• _TRECHO APRESENTADO_
Especialistas desconstroem propaganda do MEC sobre reforma do ensino médio



Especialistas desconstroem propaganda do MEC sobre reforma do ensino médio

Estudiosos em políticas públicas no setor rebatem argumentos usados pelo Ministério da Educação

O Ministério da Educação está veiculando uma propaganda sobre a reforma do ensino médio. Na peça, de apenas um minuto, um estudante chama a atenção da classe perguntando se todos conhecem “o novo ensino médio” baseado “nas experiências de vários países” e que “vai deixar o aprendizado muito mais estimulante e compatível com a realidade dos jovens de hoje”. Depois, segue falando da flexibilidade do currículo, apresentando que, além do conteúdo obrigatório, que será definido pela Base Nacional Comum Curricular (BNCC), o secundarista vai “ter liberdade” de escolher uma entre quatro áreas de conhecimento para se aprofundar, salientando que os colegas que quiserem se preparar para mercado de trabalho, terão a opção de cursar “uma formação técnica profissional, com aulas teóricas e práticas”.

• _BLOCO DE DADOS_
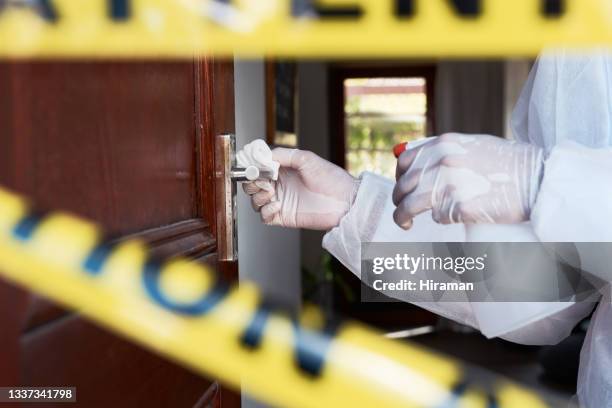 close-up tiro de um trabalhador irreconhecível em um traje de proteção limpando uma maçaneta em uma área isolada - white suit - fotografias e filmes do acervo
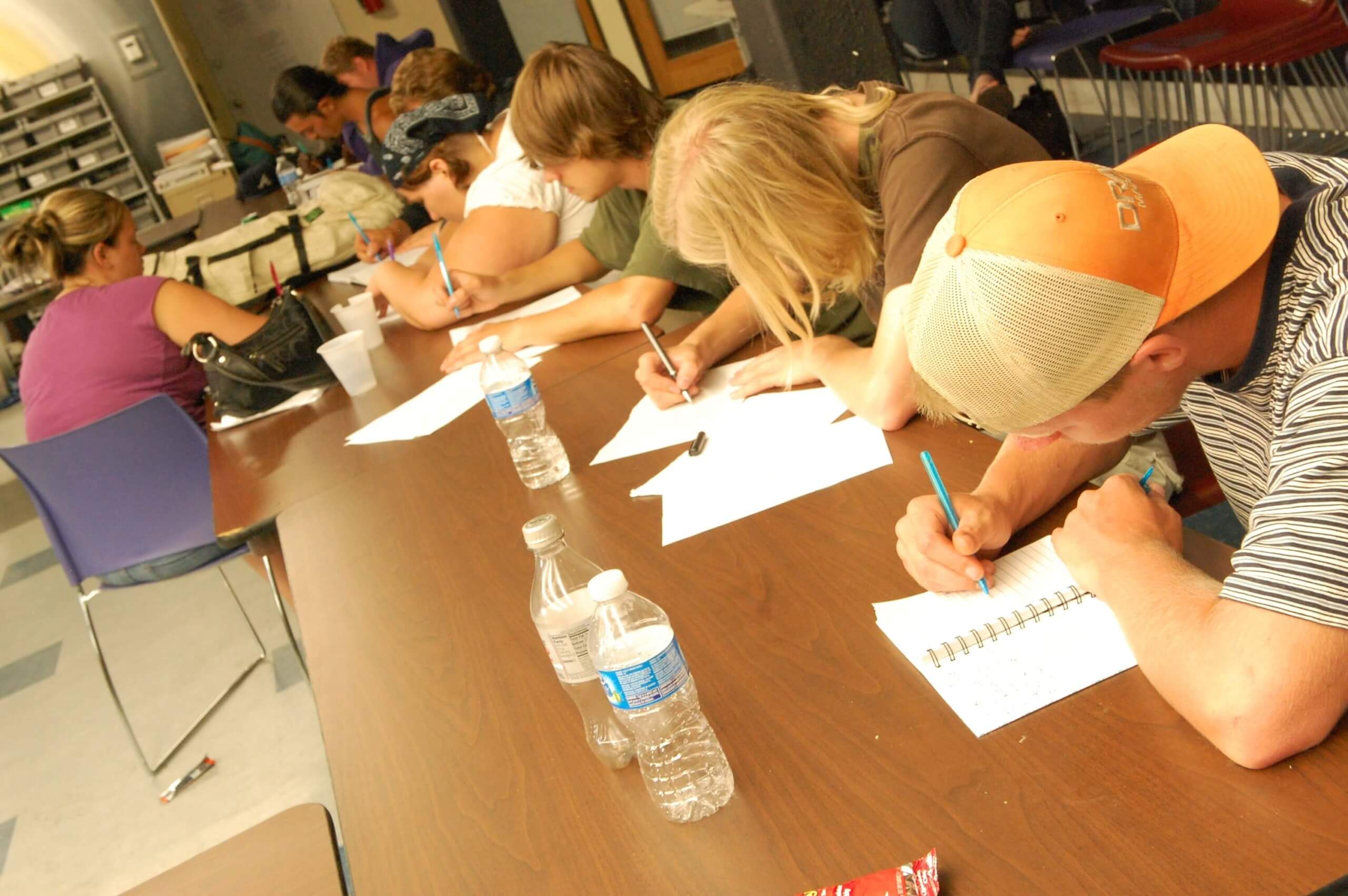 Group of youth writing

• _OBJETIVO DA ATIVIDADE_
Prolongue o texto sobre a propaganda do MEC acerca da reforma do ensino médio, começando logo após a última frase apresentada.

• _RESPOSTA ESCRITA_
No final do comercial, o ator vira para câmera e convida o telespectador a participar das discussões no site do MEC.

A fim de avaliar os pontos positivos divulgados no comercial, sobre a Medida Provisória 746/2016 que institui as alterações no ensino médio, o jornal GGN entrevistou dois especialistas em educação pública, que há anos acompanham o debate em nível federal e estadual: a livre docente e coordenadora do curso de pedagogia da Unicamp, Débora Cristina Jeffrey e o coordenador do núcleo de juventude do Cenpec (Centro de Estudos e Pesquisas em Educação, Cultura e Ação Comunitária), Wagner Santos.

A professora Débora chama atenção que a propaganda, em si, demostra que o governo deseja “acalmar um pouco os ânimos”. Em todo o país centenas escolas foram ocupadas por secundaristas que protestam contra a reforma do ensino médio, e também contra a Proposta de Emenda Constitucional (PEC) 55, antiga 241, que congela os gastos sociais do governo federal por vinte anos, trazendo consequências direitas no financiamento da educação no país. Além dos estudantes, boa parte da comunidade acadêmica não concorda com as mudanças na educação impostas pela gestão Temer. Entenda a seguir os porquês.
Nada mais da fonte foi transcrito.